Both editorials are readable, and both fit on a single tabloid- sized page (about 1,500 words total). The pair might be useful for opening discussion on the use of animals in research (or animal rights or animal welfare, however you might want to describe it).

As is often the case in public debates on controversial subjects, the two editorials really talk past each other, and neither presents much in the way of data to support its claims. Both take perfectly predictable stances on opposite sides of the issue.
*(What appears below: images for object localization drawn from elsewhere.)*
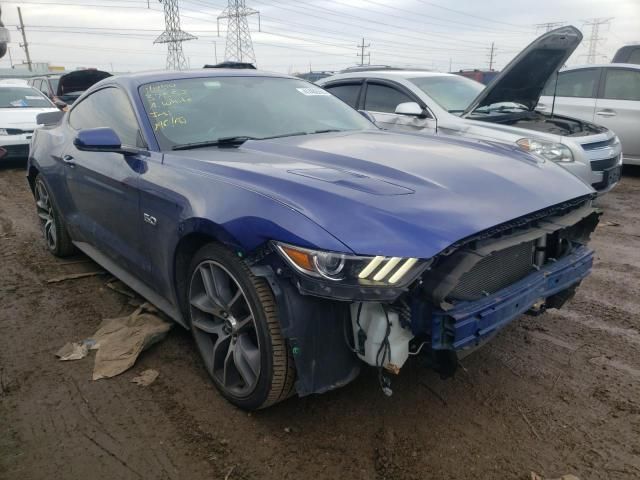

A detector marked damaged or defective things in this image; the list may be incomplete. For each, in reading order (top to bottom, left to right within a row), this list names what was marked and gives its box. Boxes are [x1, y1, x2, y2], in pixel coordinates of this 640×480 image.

cracked headlight [516, 137, 572, 163]
cracked headlight [274, 244, 428, 284]
damaged front bumper [428, 246, 592, 350]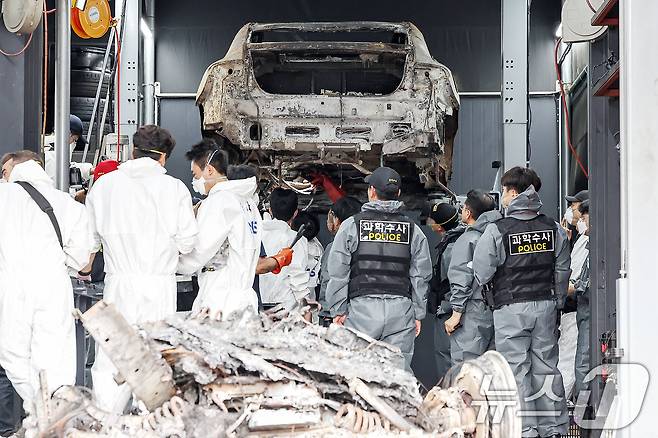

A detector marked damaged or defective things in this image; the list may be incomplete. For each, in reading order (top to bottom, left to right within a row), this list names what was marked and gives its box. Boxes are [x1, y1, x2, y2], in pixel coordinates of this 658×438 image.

damaged chassis [197, 21, 458, 190]
burned electric car [197, 22, 458, 204]
fire-damaged vehicle [197, 23, 458, 208]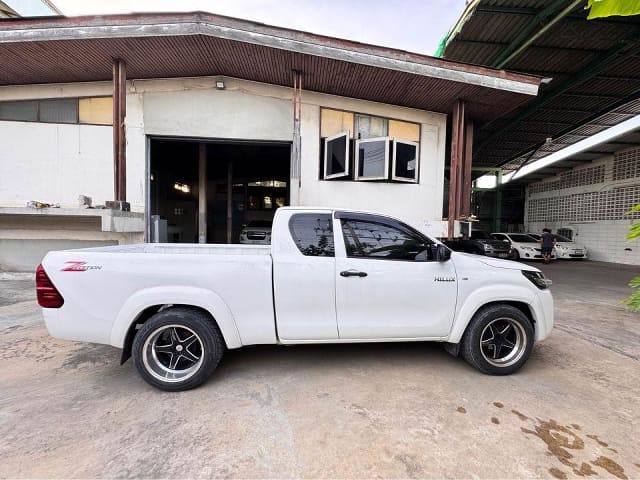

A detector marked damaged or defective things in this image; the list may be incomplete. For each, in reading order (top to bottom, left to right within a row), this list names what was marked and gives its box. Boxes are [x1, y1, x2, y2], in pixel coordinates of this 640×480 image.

cracked concrete pavement [0, 262, 636, 480]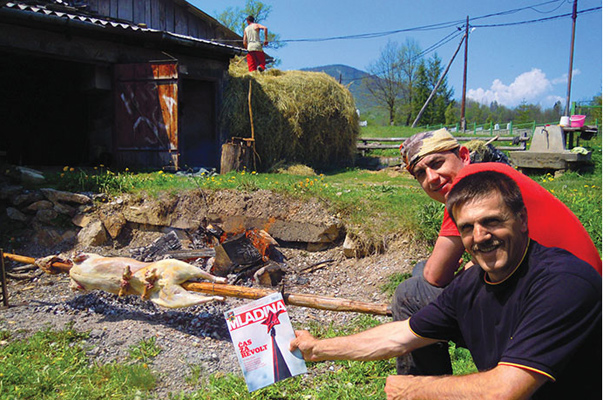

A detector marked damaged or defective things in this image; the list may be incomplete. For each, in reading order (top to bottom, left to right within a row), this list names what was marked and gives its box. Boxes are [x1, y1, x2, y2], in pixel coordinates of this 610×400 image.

rusty metal door [114, 61, 178, 169]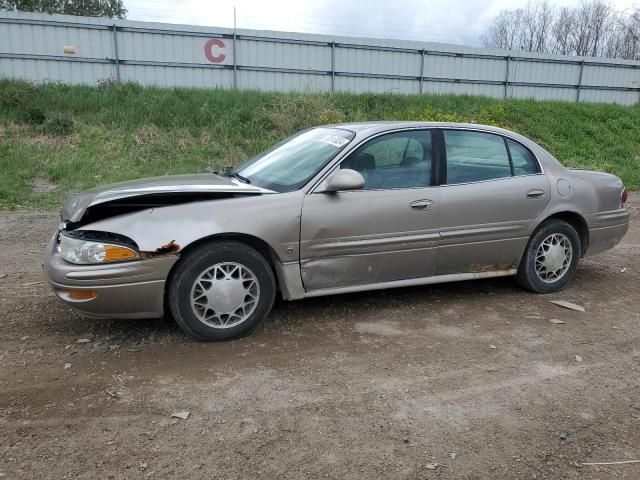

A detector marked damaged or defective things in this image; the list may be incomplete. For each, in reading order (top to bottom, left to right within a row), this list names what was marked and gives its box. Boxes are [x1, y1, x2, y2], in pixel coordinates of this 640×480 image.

crumpled hood [60, 174, 270, 223]
damaged front bumper [43, 232, 178, 318]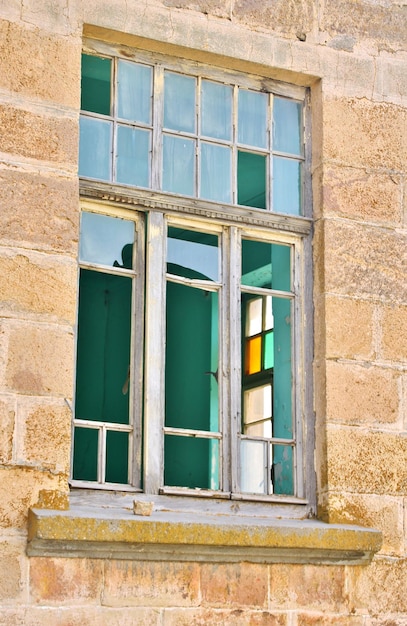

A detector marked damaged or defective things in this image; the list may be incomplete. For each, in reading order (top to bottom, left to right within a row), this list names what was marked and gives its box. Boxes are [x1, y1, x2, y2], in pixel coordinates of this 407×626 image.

broken glass pane [115, 124, 151, 186]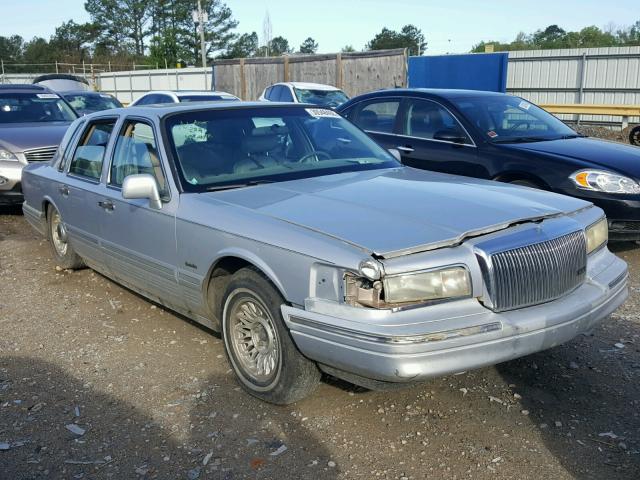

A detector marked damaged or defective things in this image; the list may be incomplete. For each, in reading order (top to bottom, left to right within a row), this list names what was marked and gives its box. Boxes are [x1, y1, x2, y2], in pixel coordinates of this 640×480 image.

cracked hood [205, 169, 592, 258]
damaged front bumper [282, 249, 628, 384]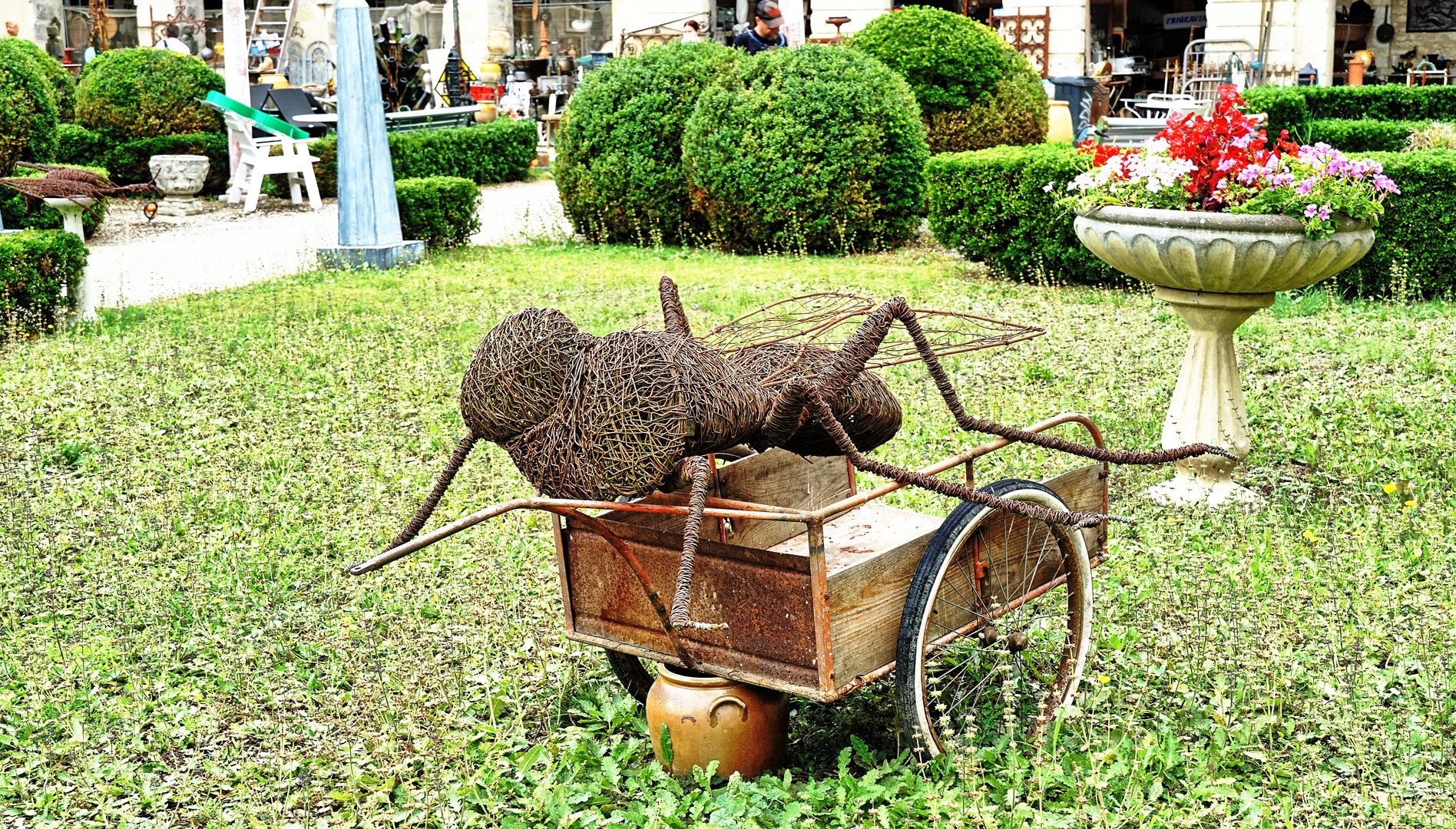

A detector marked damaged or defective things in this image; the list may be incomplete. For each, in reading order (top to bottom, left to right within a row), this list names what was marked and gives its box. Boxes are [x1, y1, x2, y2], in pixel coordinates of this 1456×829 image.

rusty metal cart [350, 414, 1106, 758]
Stoller argues that "Since animal models are mere analogues to their human counterparts, experiments on animals can neither confirm nor disprove any scientific theory." A reallocation of funds from "research depending on animal models to clinical studies using human subjects," he argues, would "likely accelerate the pace of medical progress." Animals can suffer pain; therefore, animals should not be subjected to painful experiments. The utilitarian argument, that the suffering of animals in humans should be weighed against the benefit to humans, he calls absurd. He characterizes scientists as self- interested and not to be trusted on this issue, writing that scientists' claims that animals rights advocates are terrorists or extremists are overblown. Stoller s last sentence: "Given society s large financial stake in animal experimentation and the millions of animals harmed annually, we all have an obligation to address these issues."

Paris positions the animal welfare debate as part of the wider public concern with health-care reform. She writes, dramatically:

But there is one threat to human health that has slipped through a loophole in the public consciousness. It is a threat that has the potential to slow medical progress to a tedious crawl, delaying and sometimes stopping the search for cures and treatments.
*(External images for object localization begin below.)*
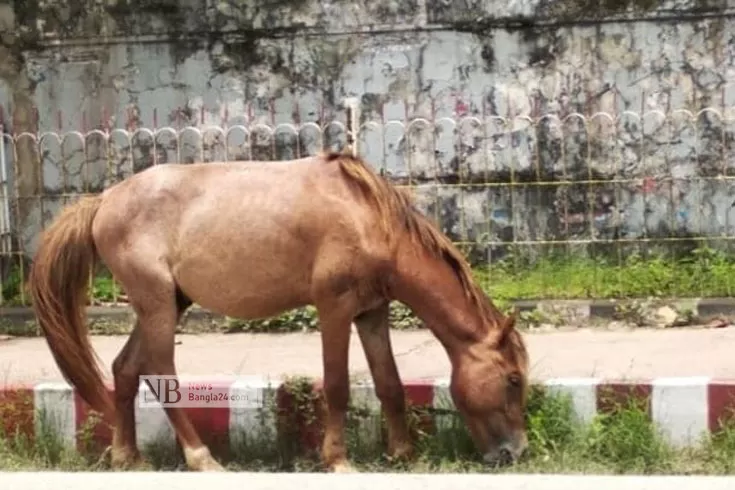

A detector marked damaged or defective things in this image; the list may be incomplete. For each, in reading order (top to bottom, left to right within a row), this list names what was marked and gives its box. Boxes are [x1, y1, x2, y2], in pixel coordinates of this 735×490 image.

peeling paint wall [1, 0, 735, 262]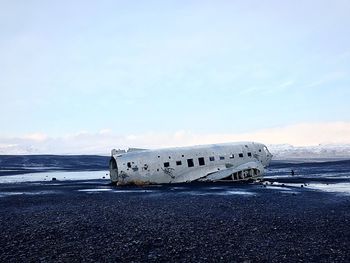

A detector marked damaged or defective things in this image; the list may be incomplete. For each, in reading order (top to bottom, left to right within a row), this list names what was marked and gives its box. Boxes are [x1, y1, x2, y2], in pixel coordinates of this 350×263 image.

broken fuselage [108, 142, 272, 186]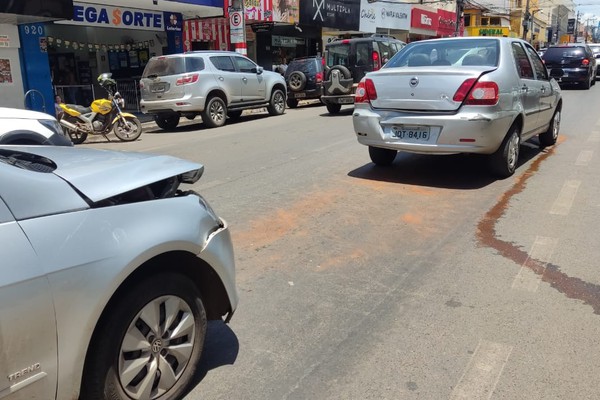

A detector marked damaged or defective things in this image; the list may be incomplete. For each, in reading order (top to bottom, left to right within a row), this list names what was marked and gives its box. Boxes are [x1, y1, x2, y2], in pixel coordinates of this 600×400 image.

silver damaged car [352, 36, 564, 177]
silver damaged car [0, 145, 239, 398]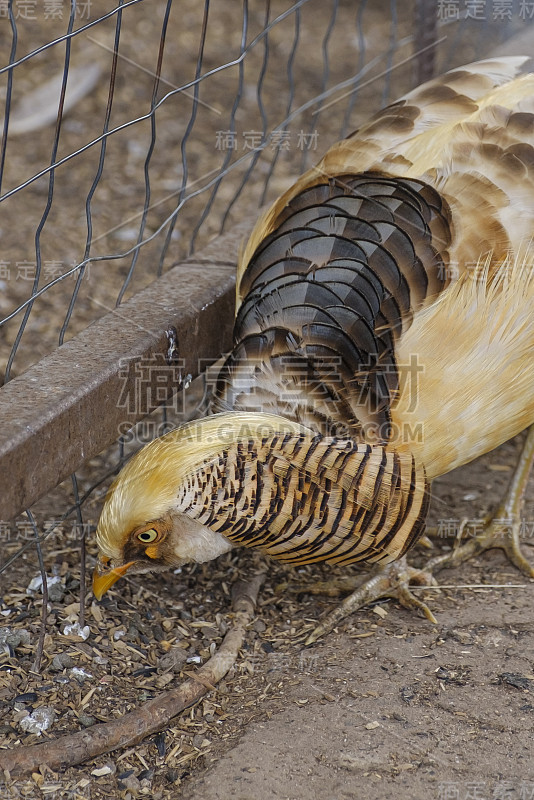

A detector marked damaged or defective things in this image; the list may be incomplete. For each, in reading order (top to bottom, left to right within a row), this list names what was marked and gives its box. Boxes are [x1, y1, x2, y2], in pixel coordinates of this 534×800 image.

rusty metal rail [0, 220, 256, 520]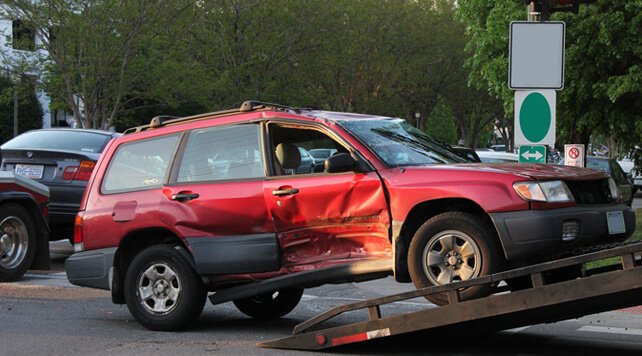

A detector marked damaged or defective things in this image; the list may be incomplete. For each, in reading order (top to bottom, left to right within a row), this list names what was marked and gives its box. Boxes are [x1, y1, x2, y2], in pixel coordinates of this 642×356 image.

dented door [264, 172, 390, 268]
damaged red suv [62, 101, 632, 330]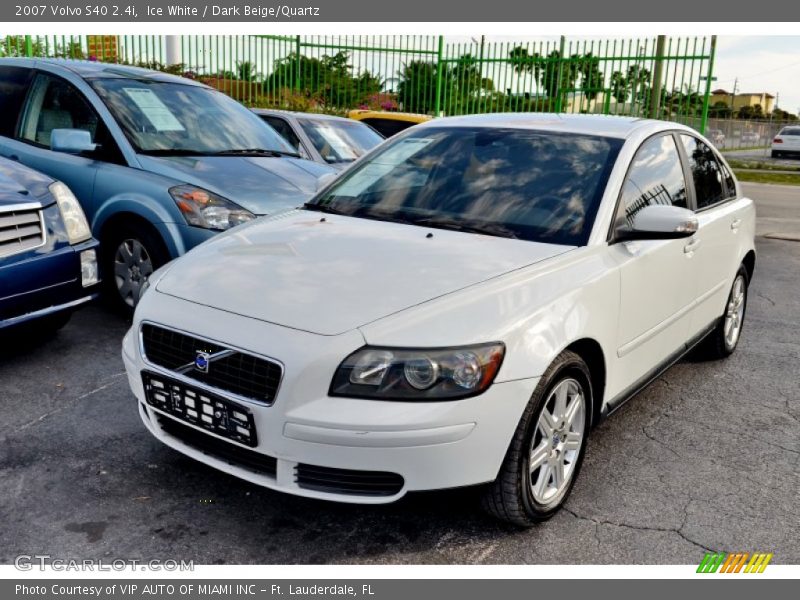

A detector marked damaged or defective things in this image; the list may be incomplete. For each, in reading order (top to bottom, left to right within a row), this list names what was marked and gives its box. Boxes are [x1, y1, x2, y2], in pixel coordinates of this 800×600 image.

cracked asphalt [0, 180, 796, 564]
This threat takes the form of an anti-medical research movement, better known as animal rights.

Paris takes the utility of animal research for granted and spends her entire column attacking animal advocacy groups, especially PETA. She names some celebrities associated with the movement and claims that PETA s covert goal is to "abolish all medical research work with animals, no matter how necessary or humane." Paris s last sentence: "But all of the work being put into improving our health-care system will be for naught if we allow a powerful band of self-righteous activists to deny us the privilege of studying nonhuman animals medical science's most valuable tool in the fight against disease."
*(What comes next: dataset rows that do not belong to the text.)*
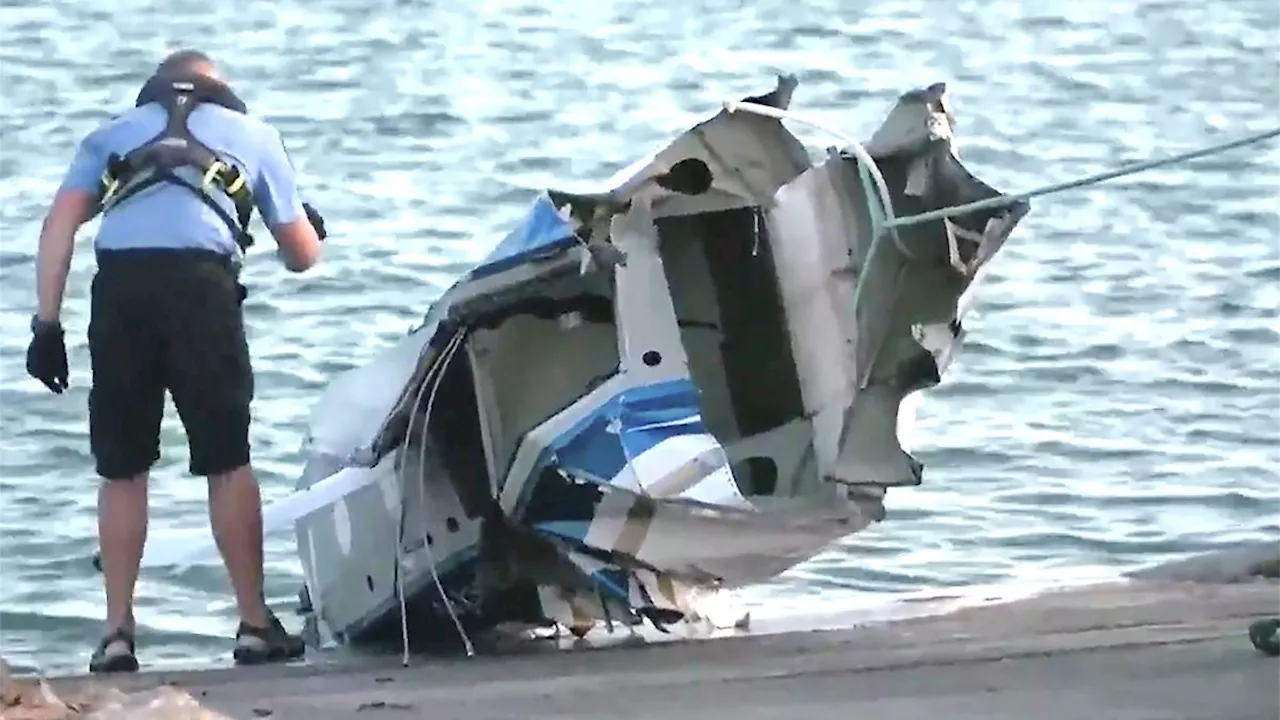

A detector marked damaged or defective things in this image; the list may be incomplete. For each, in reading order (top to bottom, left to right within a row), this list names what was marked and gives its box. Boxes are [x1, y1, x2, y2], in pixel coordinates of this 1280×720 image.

crashed seaplane [138, 74, 1032, 652]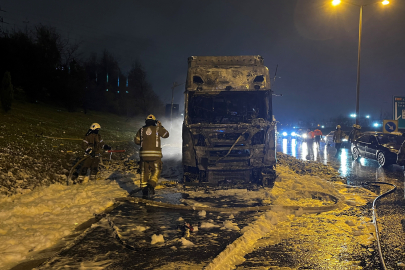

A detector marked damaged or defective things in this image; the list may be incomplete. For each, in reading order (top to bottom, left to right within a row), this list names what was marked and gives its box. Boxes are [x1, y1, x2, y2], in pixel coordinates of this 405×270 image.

burned truck [181, 54, 276, 186]
burnt truck frame [181, 54, 276, 186]
charred truck cab [181, 54, 276, 186]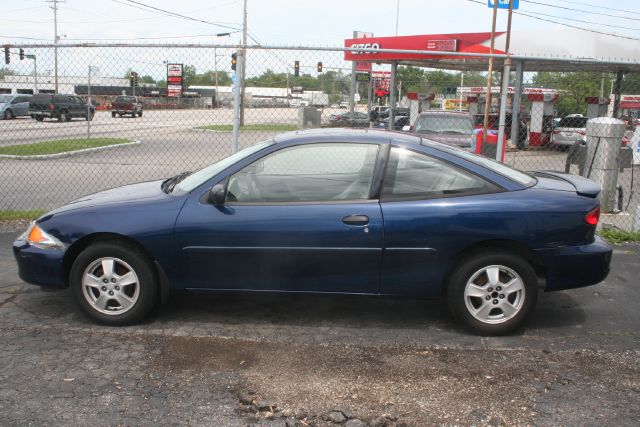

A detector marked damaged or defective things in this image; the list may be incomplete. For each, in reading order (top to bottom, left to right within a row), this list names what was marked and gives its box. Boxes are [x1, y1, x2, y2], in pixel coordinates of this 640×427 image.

cracked asphalt [0, 232, 636, 426]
I think these editorials might be useful to open discussion on the use of animals in research because they are short, readable, and they touch on many of the central issues in the debate, albeit in a polemical fashion. They can also be used to illustrate the elements of a convincing, responsible, and credible argument.

Peer review at NIH. The issue also includes a commentary by Jose M. Musacchio, a professor of pharmacology at New York University, entitled "Triage at NIH: A Smoke Screen Concealing the Real Problems Facing American Science." Musacchio lambastes NIH s "effort to streamline its peer-review process by virtually dismissing, after cursory examination, as many as half the research proposals it receives" (p. 13). The problem, he opines, is not that there are too many bad proposals; the problem is that there are too many good proposals and not enough money to go around.

Musacchio identifies several ill effects of rejecting so many proposals without a full review. It won't save much time. Young scientists, in particular, will suffer; receiving summary rejections without a written report will deprive them of important feedback, and they "will never know what went wrong."

Musacchio seems to see this as primarily a practical matter, but there are ethical implications, as well. Musacchio intimates that summary rejection will reduce accountability: "[T]housands of applications will be rejected without discussion for reasons that will remain secret, because the valuable summary statements will be dispensed with."